◆ Aim of the task
Excluding pictures, transcribe precisely the lines from the one containing "台达变频器MS系列0.4kw" to the final line of the listing below, inclusive, and nothing more.

◆ Provided data
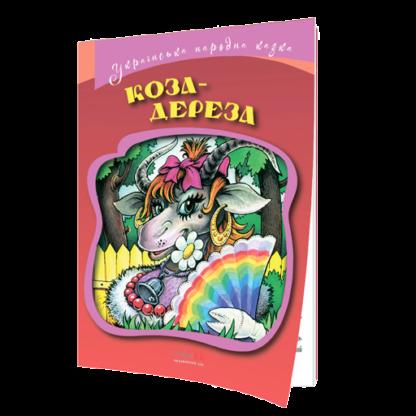 Koza-dereza-Cover-photo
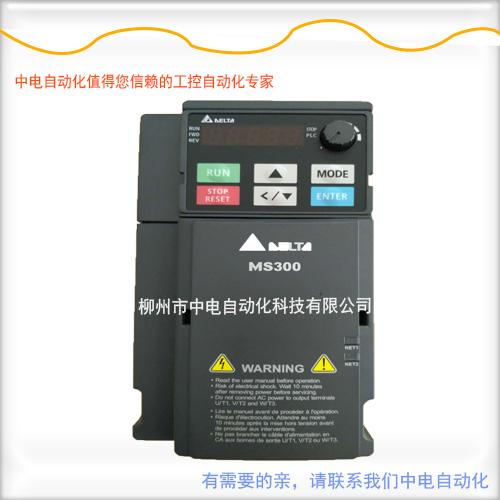 台达变频器MS系列0.4kw 230V单相VFD2A8MS21ANSAA台达代理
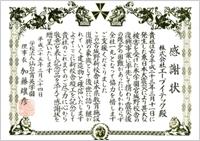 学校法人仙台育英学園 加藤雄彦理事長様より宮城野校舎復興工事の感謝状を戴きました。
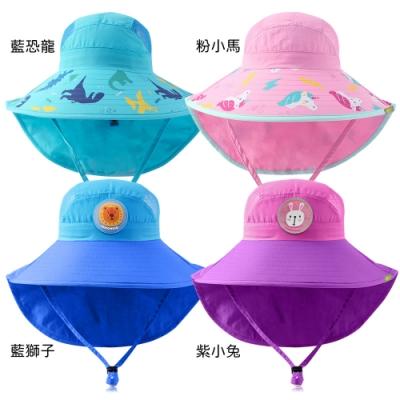 韓國Lemonkid 兒童超防曬漁夫遮陽帽54cm/56cm -多款可選[藍獅子/紫小兔/粉小馬/藍恐龍]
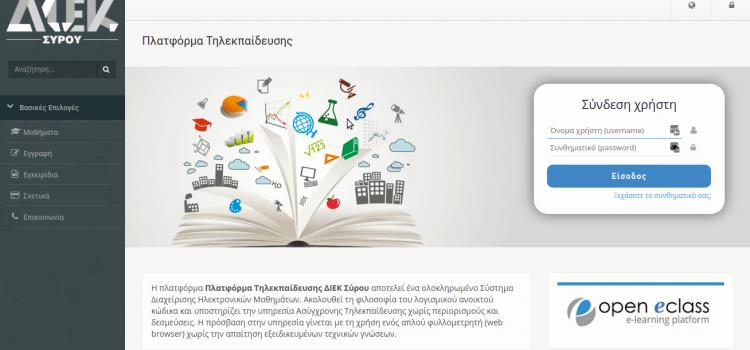 Εγγραφή σπουδαστών στη πλατφόρμα τηλεκπαίδευσης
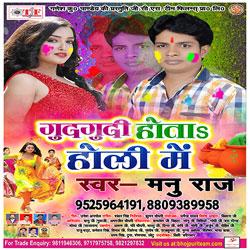 Listen to Na Rangwa songs from Gudgudi Hota Holi Mein
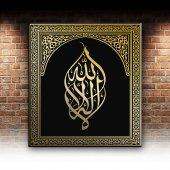 Kelime-i Tevhid Varak Hat İslami Exclusive Kanvas Tablo-2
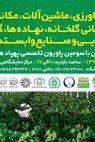 نمایشگاه کشاورزی، ماشینآلات، مکانیزاسیون باغبانی گلخانه، نهادهها، گیاهان دارویی و صنایع وابسته تهران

◆ Response
 台达变频器MS系列0.4kw 230V单相VFD2A8MS21ANSAA台达代理
 学校法人仙台育英学園 加藤雄彦理事長様より宮城野校舎復興工事の感謝状を戴きました。
 韓國Lemonkid 兒童超防曬漁夫遮陽帽54cm/56cm -多款可選[藍獅子/紫小兔/粉小馬/藍恐龍]
 Εγγραφή σπουδαστών στη πλατφόρμα τηλεκπαίδευσης
 Listen to Na Rangwa songs from Gudgudi Hota Holi Mein
 Kelime-i Tevhid Varak Hat İslami Exclusive Kanvas Tablo-2
 نمایشگاه کشاورزی، ماشینآلات، مکانیزاسیون باغبانی گلخانه، نهادهها، گیاهان دارویی و صنایع وابسته تهران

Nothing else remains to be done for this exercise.